Mark S. Bevelhimer and Webb Van Winkle, Environmental Sciences Division, Oak Ridge National Laboratory^, Oak Ridge, Tennessee 37831-6036; Voice 423-576-0266; FAX 423-576-8543; E-Mail mb2@ornl.gov, wvw@ornl.gov

Understanding the biotic and abiotic conditions under which two or more fish species coexist is critical to successful management and accurate assessment of potential impacts. We used an individual-based simulation model of a two-species trout community to evaluate which aspects of the hydrologic and temperature regimes have the greatest impact on the persistence of both species. Various combinations of actual and artificial flow and temperature regimes were used to track the success of the rainbow and brown trout populations during 10- to 20-year simulations.
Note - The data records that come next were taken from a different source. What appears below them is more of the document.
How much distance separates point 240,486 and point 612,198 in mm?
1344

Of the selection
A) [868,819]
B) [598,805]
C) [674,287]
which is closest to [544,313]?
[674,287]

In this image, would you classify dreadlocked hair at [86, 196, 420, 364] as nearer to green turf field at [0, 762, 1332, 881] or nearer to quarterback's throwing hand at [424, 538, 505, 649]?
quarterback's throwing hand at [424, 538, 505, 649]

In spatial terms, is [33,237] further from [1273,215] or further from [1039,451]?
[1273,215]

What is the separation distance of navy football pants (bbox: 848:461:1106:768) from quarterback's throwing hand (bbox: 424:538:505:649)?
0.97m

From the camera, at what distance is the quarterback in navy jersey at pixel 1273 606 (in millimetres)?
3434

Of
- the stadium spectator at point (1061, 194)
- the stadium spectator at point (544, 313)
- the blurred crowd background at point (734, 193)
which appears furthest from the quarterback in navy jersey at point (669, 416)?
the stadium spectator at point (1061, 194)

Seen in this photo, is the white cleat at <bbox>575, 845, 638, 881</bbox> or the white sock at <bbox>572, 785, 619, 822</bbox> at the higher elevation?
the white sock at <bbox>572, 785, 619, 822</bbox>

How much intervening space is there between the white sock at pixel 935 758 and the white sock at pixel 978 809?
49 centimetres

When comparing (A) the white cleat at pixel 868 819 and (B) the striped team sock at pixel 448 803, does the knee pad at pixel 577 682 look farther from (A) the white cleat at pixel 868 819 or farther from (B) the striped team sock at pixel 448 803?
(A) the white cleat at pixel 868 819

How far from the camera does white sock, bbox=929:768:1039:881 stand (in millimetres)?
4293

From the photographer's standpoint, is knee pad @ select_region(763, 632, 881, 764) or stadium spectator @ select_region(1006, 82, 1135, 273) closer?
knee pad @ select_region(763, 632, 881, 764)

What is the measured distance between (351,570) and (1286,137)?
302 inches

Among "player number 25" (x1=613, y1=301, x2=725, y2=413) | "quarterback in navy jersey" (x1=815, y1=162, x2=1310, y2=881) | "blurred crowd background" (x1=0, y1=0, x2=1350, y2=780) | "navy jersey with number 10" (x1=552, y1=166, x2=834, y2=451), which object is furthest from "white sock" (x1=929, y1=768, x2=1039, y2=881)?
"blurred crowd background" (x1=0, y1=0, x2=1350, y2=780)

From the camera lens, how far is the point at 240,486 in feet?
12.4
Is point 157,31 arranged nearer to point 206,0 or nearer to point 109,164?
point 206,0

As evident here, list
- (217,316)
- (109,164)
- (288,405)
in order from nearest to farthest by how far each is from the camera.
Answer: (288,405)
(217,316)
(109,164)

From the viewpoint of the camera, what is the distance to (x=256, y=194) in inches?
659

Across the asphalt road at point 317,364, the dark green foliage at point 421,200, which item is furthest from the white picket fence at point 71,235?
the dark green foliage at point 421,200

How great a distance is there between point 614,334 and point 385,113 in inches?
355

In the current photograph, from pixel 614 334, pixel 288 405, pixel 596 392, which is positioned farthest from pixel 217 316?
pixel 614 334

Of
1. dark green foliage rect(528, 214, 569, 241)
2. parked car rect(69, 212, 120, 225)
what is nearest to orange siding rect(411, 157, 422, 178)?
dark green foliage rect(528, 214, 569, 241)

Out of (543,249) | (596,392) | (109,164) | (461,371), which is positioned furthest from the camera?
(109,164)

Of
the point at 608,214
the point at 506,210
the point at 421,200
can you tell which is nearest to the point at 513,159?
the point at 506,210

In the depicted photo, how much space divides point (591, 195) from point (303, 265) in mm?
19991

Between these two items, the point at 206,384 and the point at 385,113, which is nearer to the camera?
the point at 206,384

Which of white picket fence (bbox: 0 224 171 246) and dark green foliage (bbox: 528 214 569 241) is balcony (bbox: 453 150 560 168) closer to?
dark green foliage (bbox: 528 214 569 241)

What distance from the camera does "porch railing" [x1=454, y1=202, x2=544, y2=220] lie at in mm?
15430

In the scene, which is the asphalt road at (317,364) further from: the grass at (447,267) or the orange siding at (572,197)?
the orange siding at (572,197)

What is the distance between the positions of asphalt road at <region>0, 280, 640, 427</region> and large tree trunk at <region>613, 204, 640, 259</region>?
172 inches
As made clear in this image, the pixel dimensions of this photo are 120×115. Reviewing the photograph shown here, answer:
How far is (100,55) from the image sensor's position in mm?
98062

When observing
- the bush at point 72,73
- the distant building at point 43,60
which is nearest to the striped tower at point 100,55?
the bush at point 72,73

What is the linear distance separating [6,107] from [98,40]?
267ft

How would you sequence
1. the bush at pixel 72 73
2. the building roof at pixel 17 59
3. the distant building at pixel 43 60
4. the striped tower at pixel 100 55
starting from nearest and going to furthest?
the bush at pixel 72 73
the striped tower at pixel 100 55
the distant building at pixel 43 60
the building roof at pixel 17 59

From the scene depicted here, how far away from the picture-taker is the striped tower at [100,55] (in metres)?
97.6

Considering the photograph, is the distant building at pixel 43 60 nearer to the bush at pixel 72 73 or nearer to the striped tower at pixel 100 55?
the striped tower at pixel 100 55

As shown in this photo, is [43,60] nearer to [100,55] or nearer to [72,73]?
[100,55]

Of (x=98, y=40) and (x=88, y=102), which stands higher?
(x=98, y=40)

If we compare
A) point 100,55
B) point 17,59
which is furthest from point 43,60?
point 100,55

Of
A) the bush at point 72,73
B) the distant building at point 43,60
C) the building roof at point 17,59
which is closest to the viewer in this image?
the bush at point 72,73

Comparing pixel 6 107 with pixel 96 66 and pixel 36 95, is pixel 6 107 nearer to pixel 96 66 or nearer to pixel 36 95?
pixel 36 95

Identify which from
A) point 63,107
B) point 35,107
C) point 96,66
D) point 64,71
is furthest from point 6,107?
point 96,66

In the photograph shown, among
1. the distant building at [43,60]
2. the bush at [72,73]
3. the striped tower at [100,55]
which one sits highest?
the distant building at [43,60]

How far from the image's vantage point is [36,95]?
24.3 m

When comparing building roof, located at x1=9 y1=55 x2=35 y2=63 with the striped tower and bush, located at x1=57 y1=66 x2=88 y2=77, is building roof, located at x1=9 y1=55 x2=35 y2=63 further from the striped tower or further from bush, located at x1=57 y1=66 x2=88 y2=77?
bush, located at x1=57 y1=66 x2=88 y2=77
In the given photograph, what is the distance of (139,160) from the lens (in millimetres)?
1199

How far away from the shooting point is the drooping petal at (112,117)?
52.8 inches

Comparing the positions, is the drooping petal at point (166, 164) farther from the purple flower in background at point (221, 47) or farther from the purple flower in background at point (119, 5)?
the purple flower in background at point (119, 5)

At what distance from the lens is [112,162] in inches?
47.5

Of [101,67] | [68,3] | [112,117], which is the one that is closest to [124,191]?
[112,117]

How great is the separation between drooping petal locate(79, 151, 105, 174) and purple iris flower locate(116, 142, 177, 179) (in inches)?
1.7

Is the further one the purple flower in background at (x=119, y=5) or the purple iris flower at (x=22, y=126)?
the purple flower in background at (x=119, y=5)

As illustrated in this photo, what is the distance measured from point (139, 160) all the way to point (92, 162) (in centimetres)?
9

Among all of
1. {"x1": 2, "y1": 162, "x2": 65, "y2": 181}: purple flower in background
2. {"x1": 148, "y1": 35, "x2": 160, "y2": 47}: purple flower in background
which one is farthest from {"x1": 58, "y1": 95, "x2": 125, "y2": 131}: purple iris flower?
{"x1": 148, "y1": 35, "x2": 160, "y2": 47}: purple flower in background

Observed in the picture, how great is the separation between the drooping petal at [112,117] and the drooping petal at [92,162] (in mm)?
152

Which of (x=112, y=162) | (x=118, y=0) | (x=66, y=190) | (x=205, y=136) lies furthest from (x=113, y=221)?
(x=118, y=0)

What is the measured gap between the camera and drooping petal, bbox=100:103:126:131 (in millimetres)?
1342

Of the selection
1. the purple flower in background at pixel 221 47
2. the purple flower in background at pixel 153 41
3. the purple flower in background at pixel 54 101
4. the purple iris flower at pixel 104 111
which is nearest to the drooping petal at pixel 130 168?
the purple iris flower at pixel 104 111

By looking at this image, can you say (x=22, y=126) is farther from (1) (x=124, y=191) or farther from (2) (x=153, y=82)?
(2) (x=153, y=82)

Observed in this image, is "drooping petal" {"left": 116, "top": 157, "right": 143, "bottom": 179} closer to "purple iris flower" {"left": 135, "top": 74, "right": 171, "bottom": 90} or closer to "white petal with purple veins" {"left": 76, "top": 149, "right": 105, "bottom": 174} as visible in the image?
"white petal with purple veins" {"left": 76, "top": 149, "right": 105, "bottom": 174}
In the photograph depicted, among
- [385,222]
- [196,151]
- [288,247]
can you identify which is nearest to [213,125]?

Fairly constant conditions usually allowed one species to dominate, leading to the eventual extinction of the other, but, as environmental variability increased, so did the likelihood of long-term coexistence. We found that the natural temporal variability in temperature and flow and the timing of unpredictable periodic events, such as floods, droughts, and heat waves, temporarily changed the relative advantage of the species, favoring coexistence. Mechanisms by which variation in flow and temperature resulted in differential effects included species-specific differences in optimal temperatures and in timing of spawning. Information of the type derived from this model should be useful for making decisions on stocking strategies and introductions of new species, and for assessing potential impacts of changes in flow and water quality.